Patients with an LVEF of 35% or less, extensive coronary artery disease amenable to PCI, and demonstrable myocardial viability were randomized to receive PCI plus OMT (PCI group) or OMT alone. Totally, 347 were assigned to the PCI group and 353 to the OMT group. Over 41 months, a primary event (death from any cause or hospitalization for HF) occurred in 37.2% of the PCI group and 38.0% of the OMT group. Therefore, PCI revascularization has no benefit in these patients other than medical therapy.
Finally, two interesting articles addressed how drug titration can be managed in patients with HF .
- Accelerated and personalized therapy for heart failure with reduced ejection fraction . Eur Heart J 2022
- Safety, tolerability and efficacy of up-titration of guideline-directed medical therapies for acute heart failure (STRONG-HF): a multinational, open-label, randomized, trial.
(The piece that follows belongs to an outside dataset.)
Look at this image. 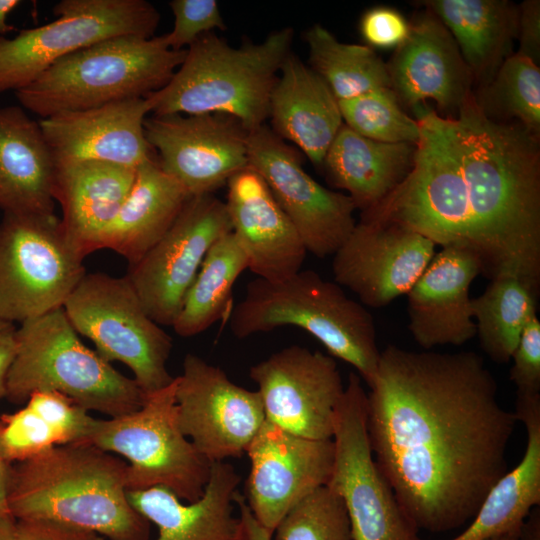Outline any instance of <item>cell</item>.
<instances>
[{"mask_svg": "<svg viewBox=\"0 0 540 540\" xmlns=\"http://www.w3.org/2000/svg\"><path fill=\"white\" fill-rule=\"evenodd\" d=\"M517 53L529 57L536 63L540 59V1L526 0L518 8Z\"/></svg>", "mask_w": 540, "mask_h": 540, "instance_id": "cell-43", "label": "cell"}, {"mask_svg": "<svg viewBox=\"0 0 540 540\" xmlns=\"http://www.w3.org/2000/svg\"><path fill=\"white\" fill-rule=\"evenodd\" d=\"M136 169L94 160L55 164L53 198L61 205L60 221L85 257L98 250L100 237L133 186Z\"/></svg>", "mask_w": 540, "mask_h": 540, "instance_id": "cell-24", "label": "cell"}, {"mask_svg": "<svg viewBox=\"0 0 540 540\" xmlns=\"http://www.w3.org/2000/svg\"><path fill=\"white\" fill-rule=\"evenodd\" d=\"M511 360L510 379L517 393H540V320L537 312L526 322Z\"/></svg>", "mask_w": 540, "mask_h": 540, "instance_id": "cell-40", "label": "cell"}, {"mask_svg": "<svg viewBox=\"0 0 540 540\" xmlns=\"http://www.w3.org/2000/svg\"><path fill=\"white\" fill-rule=\"evenodd\" d=\"M10 464L0 453V514L9 513L8 508V484Z\"/></svg>", "mask_w": 540, "mask_h": 540, "instance_id": "cell-47", "label": "cell"}, {"mask_svg": "<svg viewBox=\"0 0 540 540\" xmlns=\"http://www.w3.org/2000/svg\"><path fill=\"white\" fill-rule=\"evenodd\" d=\"M266 420L292 434L332 439L336 408L344 393L332 356L292 345L250 368Z\"/></svg>", "mask_w": 540, "mask_h": 540, "instance_id": "cell-17", "label": "cell"}, {"mask_svg": "<svg viewBox=\"0 0 540 540\" xmlns=\"http://www.w3.org/2000/svg\"><path fill=\"white\" fill-rule=\"evenodd\" d=\"M189 198L154 155L136 169L133 186L100 237L98 250L115 251L129 266L137 263L169 230Z\"/></svg>", "mask_w": 540, "mask_h": 540, "instance_id": "cell-28", "label": "cell"}, {"mask_svg": "<svg viewBox=\"0 0 540 540\" xmlns=\"http://www.w3.org/2000/svg\"><path fill=\"white\" fill-rule=\"evenodd\" d=\"M175 390L174 378L138 410L97 419L87 442L126 458L127 491L164 487L190 503L202 496L212 463L182 433Z\"/></svg>", "mask_w": 540, "mask_h": 540, "instance_id": "cell-8", "label": "cell"}, {"mask_svg": "<svg viewBox=\"0 0 540 540\" xmlns=\"http://www.w3.org/2000/svg\"><path fill=\"white\" fill-rule=\"evenodd\" d=\"M148 96L40 119L56 163L94 160L138 168L154 157L144 129Z\"/></svg>", "mask_w": 540, "mask_h": 540, "instance_id": "cell-20", "label": "cell"}, {"mask_svg": "<svg viewBox=\"0 0 540 540\" xmlns=\"http://www.w3.org/2000/svg\"><path fill=\"white\" fill-rule=\"evenodd\" d=\"M146 139L160 167L189 196L213 194L249 166V132L234 117L218 114L152 115Z\"/></svg>", "mask_w": 540, "mask_h": 540, "instance_id": "cell-16", "label": "cell"}, {"mask_svg": "<svg viewBox=\"0 0 540 540\" xmlns=\"http://www.w3.org/2000/svg\"><path fill=\"white\" fill-rule=\"evenodd\" d=\"M185 54L168 48L162 35L105 39L60 59L16 97L41 119L146 97L169 82Z\"/></svg>", "mask_w": 540, "mask_h": 540, "instance_id": "cell-6", "label": "cell"}, {"mask_svg": "<svg viewBox=\"0 0 540 540\" xmlns=\"http://www.w3.org/2000/svg\"><path fill=\"white\" fill-rule=\"evenodd\" d=\"M17 529L21 540H105L93 531L45 520H19Z\"/></svg>", "mask_w": 540, "mask_h": 540, "instance_id": "cell-42", "label": "cell"}, {"mask_svg": "<svg viewBox=\"0 0 540 540\" xmlns=\"http://www.w3.org/2000/svg\"><path fill=\"white\" fill-rule=\"evenodd\" d=\"M486 97L500 111L531 134H540V69L538 64L522 54L507 57L493 80L486 85Z\"/></svg>", "mask_w": 540, "mask_h": 540, "instance_id": "cell-38", "label": "cell"}, {"mask_svg": "<svg viewBox=\"0 0 540 540\" xmlns=\"http://www.w3.org/2000/svg\"><path fill=\"white\" fill-rule=\"evenodd\" d=\"M16 331L13 323L0 320V399L6 396L7 375L16 352Z\"/></svg>", "mask_w": 540, "mask_h": 540, "instance_id": "cell-44", "label": "cell"}, {"mask_svg": "<svg viewBox=\"0 0 540 540\" xmlns=\"http://www.w3.org/2000/svg\"><path fill=\"white\" fill-rule=\"evenodd\" d=\"M538 292L518 276L501 274L490 279L481 295L472 298L476 335L492 361L511 360L526 322L537 312Z\"/></svg>", "mask_w": 540, "mask_h": 540, "instance_id": "cell-34", "label": "cell"}, {"mask_svg": "<svg viewBox=\"0 0 540 540\" xmlns=\"http://www.w3.org/2000/svg\"><path fill=\"white\" fill-rule=\"evenodd\" d=\"M282 326L305 330L372 386L381 354L373 316L336 282L302 269L278 281H250L230 314L233 335L242 339Z\"/></svg>", "mask_w": 540, "mask_h": 540, "instance_id": "cell-5", "label": "cell"}, {"mask_svg": "<svg viewBox=\"0 0 540 540\" xmlns=\"http://www.w3.org/2000/svg\"><path fill=\"white\" fill-rule=\"evenodd\" d=\"M414 152L415 145L371 140L343 124L323 166L333 184L345 190L356 209L364 212L401 183L412 166Z\"/></svg>", "mask_w": 540, "mask_h": 540, "instance_id": "cell-31", "label": "cell"}, {"mask_svg": "<svg viewBox=\"0 0 540 540\" xmlns=\"http://www.w3.org/2000/svg\"><path fill=\"white\" fill-rule=\"evenodd\" d=\"M293 35L284 27L239 48L214 32L201 36L186 49L169 82L148 95L152 115L218 113L236 118L248 131L263 126Z\"/></svg>", "mask_w": 540, "mask_h": 540, "instance_id": "cell-4", "label": "cell"}, {"mask_svg": "<svg viewBox=\"0 0 540 540\" xmlns=\"http://www.w3.org/2000/svg\"><path fill=\"white\" fill-rule=\"evenodd\" d=\"M514 413L527 434L522 460L491 488L471 524L450 540L520 533L531 510L540 504V393H517Z\"/></svg>", "mask_w": 540, "mask_h": 540, "instance_id": "cell-29", "label": "cell"}, {"mask_svg": "<svg viewBox=\"0 0 540 540\" xmlns=\"http://www.w3.org/2000/svg\"><path fill=\"white\" fill-rule=\"evenodd\" d=\"M127 463L92 443L52 447L10 468L9 513L93 531L109 540H149L150 522L127 497Z\"/></svg>", "mask_w": 540, "mask_h": 540, "instance_id": "cell-3", "label": "cell"}, {"mask_svg": "<svg viewBox=\"0 0 540 540\" xmlns=\"http://www.w3.org/2000/svg\"><path fill=\"white\" fill-rule=\"evenodd\" d=\"M96 420L59 392H34L23 408L1 417L0 453L10 464L58 445L87 442Z\"/></svg>", "mask_w": 540, "mask_h": 540, "instance_id": "cell-32", "label": "cell"}, {"mask_svg": "<svg viewBox=\"0 0 540 540\" xmlns=\"http://www.w3.org/2000/svg\"><path fill=\"white\" fill-rule=\"evenodd\" d=\"M226 208L231 231L248 259V270L268 281L302 269L307 250L268 185L252 167L227 182Z\"/></svg>", "mask_w": 540, "mask_h": 540, "instance_id": "cell-22", "label": "cell"}, {"mask_svg": "<svg viewBox=\"0 0 540 540\" xmlns=\"http://www.w3.org/2000/svg\"><path fill=\"white\" fill-rule=\"evenodd\" d=\"M517 421L476 352L381 351L367 393V434L376 465L418 531H451L473 519L508 472Z\"/></svg>", "mask_w": 540, "mask_h": 540, "instance_id": "cell-1", "label": "cell"}, {"mask_svg": "<svg viewBox=\"0 0 540 540\" xmlns=\"http://www.w3.org/2000/svg\"><path fill=\"white\" fill-rule=\"evenodd\" d=\"M245 453L251 468L243 496L272 535L291 508L328 484L334 465L332 439L304 438L266 419Z\"/></svg>", "mask_w": 540, "mask_h": 540, "instance_id": "cell-18", "label": "cell"}, {"mask_svg": "<svg viewBox=\"0 0 540 540\" xmlns=\"http://www.w3.org/2000/svg\"><path fill=\"white\" fill-rule=\"evenodd\" d=\"M175 379L178 424L198 452L211 463L242 456L266 419L259 392L195 354Z\"/></svg>", "mask_w": 540, "mask_h": 540, "instance_id": "cell-14", "label": "cell"}, {"mask_svg": "<svg viewBox=\"0 0 540 540\" xmlns=\"http://www.w3.org/2000/svg\"><path fill=\"white\" fill-rule=\"evenodd\" d=\"M448 121L460 167L468 250L487 278L511 274L539 290V138L519 123L494 120L474 93Z\"/></svg>", "mask_w": 540, "mask_h": 540, "instance_id": "cell-2", "label": "cell"}, {"mask_svg": "<svg viewBox=\"0 0 540 540\" xmlns=\"http://www.w3.org/2000/svg\"><path fill=\"white\" fill-rule=\"evenodd\" d=\"M359 27L362 38L371 48L396 49L410 32V22L400 12L382 6L367 10Z\"/></svg>", "mask_w": 540, "mask_h": 540, "instance_id": "cell-41", "label": "cell"}, {"mask_svg": "<svg viewBox=\"0 0 540 540\" xmlns=\"http://www.w3.org/2000/svg\"><path fill=\"white\" fill-rule=\"evenodd\" d=\"M268 118L278 137L294 143L319 167L344 124L329 86L292 52L272 89Z\"/></svg>", "mask_w": 540, "mask_h": 540, "instance_id": "cell-25", "label": "cell"}, {"mask_svg": "<svg viewBox=\"0 0 540 540\" xmlns=\"http://www.w3.org/2000/svg\"><path fill=\"white\" fill-rule=\"evenodd\" d=\"M309 66L338 101L377 89L391 88L387 65L373 48L340 42L320 24L305 32Z\"/></svg>", "mask_w": 540, "mask_h": 540, "instance_id": "cell-35", "label": "cell"}, {"mask_svg": "<svg viewBox=\"0 0 540 540\" xmlns=\"http://www.w3.org/2000/svg\"><path fill=\"white\" fill-rule=\"evenodd\" d=\"M0 540H21L17 520L10 514H0Z\"/></svg>", "mask_w": 540, "mask_h": 540, "instance_id": "cell-49", "label": "cell"}, {"mask_svg": "<svg viewBox=\"0 0 540 540\" xmlns=\"http://www.w3.org/2000/svg\"><path fill=\"white\" fill-rule=\"evenodd\" d=\"M519 540H540L539 508L532 509L525 519L519 533Z\"/></svg>", "mask_w": 540, "mask_h": 540, "instance_id": "cell-46", "label": "cell"}, {"mask_svg": "<svg viewBox=\"0 0 540 540\" xmlns=\"http://www.w3.org/2000/svg\"><path fill=\"white\" fill-rule=\"evenodd\" d=\"M435 247L408 227L361 220L332 255L334 280L355 293L361 304L382 308L408 293Z\"/></svg>", "mask_w": 540, "mask_h": 540, "instance_id": "cell-19", "label": "cell"}, {"mask_svg": "<svg viewBox=\"0 0 540 540\" xmlns=\"http://www.w3.org/2000/svg\"><path fill=\"white\" fill-rule=\"evenodd\" d=\"M247 269L248 259L233 232L220 237L206 254L185 296L172 326L175 332L192 337L223 318L234 283Z\"/></svg>", "mask_w": 540, "mask_h": 540, "instance_id": "cell-33", "label": "cell"}, {"mask_svg": "<svg viewBox=\"0 0 540 540\" xmlns=\"http://www.w3.org/2000/svg\"><path fill=\"white\" fill-rule=\"evenodd\" d=\"M63 309L75 331L106 361L125 364L146 395L174 380L167 369L172 339L148 315L126 276L85 274Z\"/></svg>", "mask_w": 540, "mask_h": 540, "instance_id": "cell-10", "label": "cell"}, {"mask_svg": "<svg viewBox=\"0 0 540 540\" xmlns=\"http://www.w3.org/2000/svg\"><path fill=\"white\" fill-rule=\"evenodd\" d=\"M343 123L357 134L384 143L416 145L420 129L391 88L338 101Z\"/></svg>", "mask_w": 540, "mask_h": 540, "instance_id": "cell-36", "label": "cell"}, {"mask_svg": "<svg viewBox=\"0 0 540 540\" xmlns=\"http://www.w3.org/2000/svg\"><path fill=\"white\" fill-rule=\"evenodd\" d=\"M454 38L473 81L488 85L517 38L518 8L506 0L423 1Z\"/></svg>", "mask_w": 540, "mask_h": 540, "instance_id": "cell-30", "label": "cell"}, {"mask_svg": "<svg viewBox=\"0 0 540 540\" xmlns=\"http://www.w3.org/2000/svg\"><path fill=\"white\" fill-rule=\"evenodd\" d=\"M229 232L225 202L213 194L191 196L164 236L129 266L126 277L156 323L173 326L206 254Z\"/></svg>", "mask_w": 540, "mask_h": 540, "instance_id": "cell-13", "label": "cell"}, {"mask_svg": "<svg viewBox=\"0 0 540 540\" xmlns=\"http://www.w3.org/2000/svg\"><path fill=\"white\" fill-rule=\"evenodd\" d=\"M55 161L39 121L21 106L0 107V209L54 213Z\"/></svg>", "mask_w": 540, "mask_h": 540, "instance_id": "cell-27", "label": "cell"}, {"mask_svg": "<svg viewBox=\"0 0 540 540\" xmlns=\"http://www.w3.org/2000/svg\"><path fill=\"white\" fill-rule=\"evenodd\" d=\"M482 274L478 257L459 247H442L406 294L408 329L425 350L461 346L476 336L469 290Z\"/></svg>", "mask_w": 540, "mask_h": 540, "instance_id": "cell-23", "label": "cell"}, {"mask_svg": "<svg viewBox=\"0 0 540 540\" xmlns=\"http://www.w3.org/2000/svg\"><path fill=\"white\" fill-rule=\"evenodd\" d=\"M84 258L55 213H4L0 320L21 324L62 308L86 274Z\"/></svg>", "mask_w": 540, "mask_h": 540, "instance_id": "cell-9", "label": "cell"}, {"mask_svg": "<svg viewBox=\"0 0 540 540\" xmlns=\"http://www.w3.org/2000/svg\"><path fill=\"white\" fill-rule=\"evenodd\" d=\"M239 482L231 464L215 461L202 496L194 502H183L164 487L127 491V497L158 528L155 540H240L233 506Z\"/></svg>", "mask_w": 540, "mask_h": 540, "instance_id": "cell-26", "label": "cell"}, {"mask_svg": "<svg viewBox=\"0 0 540 540\" xmlns=\"http://www.w3.org/2000/svg\"><path fill=\"white\" fill-rule=\"evenodd\" d=\"M248 160L290 219L307 252L319 258L333 255L356 225L352 199L314 180L295 150L265 125L249 132Z\"/></svg>", "mask_w": 540, "mask_h": 540, "instance_id": "cell-15", "label": "cell"}, {"mask_svg": "<svg viewBox=\"0 0 540 540\" xmlns=\"http://www.w3.org/2000/svg\"><path fill=\"white\" fill-rule=\"evenodd\" d=\"M19 0H0V36L12 32L14 26L7 22L8 16L20 6Z\"/></svg>", "mask_w": 540, "mask_h": 540, "instance_id": "cell-48", "label": "cell"}, {"mask_svg": "<svg viewBox=\"0 0 540 540\" xmlns=\"http://www.w3.org/2000/svg\"><path fill=\"white\" fill-rule=\"evenodd\" d=\"M386 65L391 89L408 107L430 99L445 112H458L472 93L473 77L454 38L429 10L410 22L408 37Z\"/></svg>", "mask_w": 540, "mask_h": 540, "instance_id": "cell-21", "label": "cell"}, {"mask_svg": "<svg viewBox=\"0 0 540 540\" xmlns=\"http://www.w3.org/2000/svg\"><path fill=\"white\" fill-rule=\"evenodd\" d=\"M234 502L239 508V539L271 540L273 535L256 520L244 496L237 491L234 495Z\"/></svg>", "mask_w": 540, "mask_h": 540, "instance_id": "cell-45", "label": "cell"}, {"mask_svg": "<svg viewBox=\"0 0 540 540\" xmlns=\"http://www.w3.org/2000/svg\"><path fill=\"white\" fill-rule=\"evenodd\" d=\"M57 18L0 36V93L28 86L60 59L96 42L134 35L155 36L160 14L145 0H61Z\"/></svg>", "mask_w": 540, "mask_h": 540, "instance_id": "cell-11", "label": "cell"}, {"mask_svg": "<svg viewBox=\"0 0 540 540\" xmlns=\"http://www.w3.org/2000/svg\"><path fill=\"white\" fill-rule=\"evenodd\" d=\"M273 535L275 540H353L344 501L329 485L291 508Z\"/></svg>", "mask_w": 540, "mask_h": 540, "instance_id": "cell-37", "label": "cell"}, {"mask_svg": "<svg viewBox=\"0 0 540 540\" xmlns=\"http://www.w3.org/2000/svg\"><path fill=\"white\" fill-rule=\"evenodd\" d=\"M366 403L362 379L351 372L335 411L334 465L327 485L344 501L353 540H422L375 463Z\"/></svg>", "mask_w": 540, "mask_h": 540, "instance_id": "cell-12", "label": "cell"}, {"mask_svg": "<svg viewBox=\"0 0 540 540\" xmlns=\"http://www.w3.org/2000/svg\"><path fill=\"white\" fill-rule=\"evenodd\" d=\"M489 540H519V533L502 534Z\"/></svg>", "mask_w": 540, "mask_h": 540, "instance_id": "cell-50", "label": "cell"}, {"mask_svg": "<svg viewBox=\"0 0 540 540\" xmlns=\"http://www.w3.org/2000/svg\"><path fill=\"white\" fill-rule=\"evenodd\" d=\"M59 392L86 410L118 417L138 410L146 394L78 337L65 311L21 323L6 397L24 403L34 392Z\"/></svg>", "mask_w": 540, "mask_h": 540, "instance_id": "cell-7", "label": "cell"}, {"mask_svg": "<svg viewBox=\"0 0 540 540\" xmlns=\"http://www.w3.org/2000/svg\"><path fill=\"white\" fill-rule=\"evenodd\" d=\"M169 7L174 16V25L162 38L172 50H184L185 46L189 47L215 29H226L216 0H172Z\"/></svg>", "mask_w": 540, "mask_h": 540, "instance_id": "cell-39", "label": "cell"}]
</instances>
Lancet 2022
Until recently, guidelines recommended starting treatment in heart failure patients with a slow, controlled escalation of individual drug classes. However, the most recent guidelines state that four classes of drugs should be titrated on a faster schedule; Despite this, the order and speed of titration remained unaddressed.
Overall, these two trials provide strong support for accelerated guideline-directed titration of drug treatment, while the order of medications administered need not be based on historical background.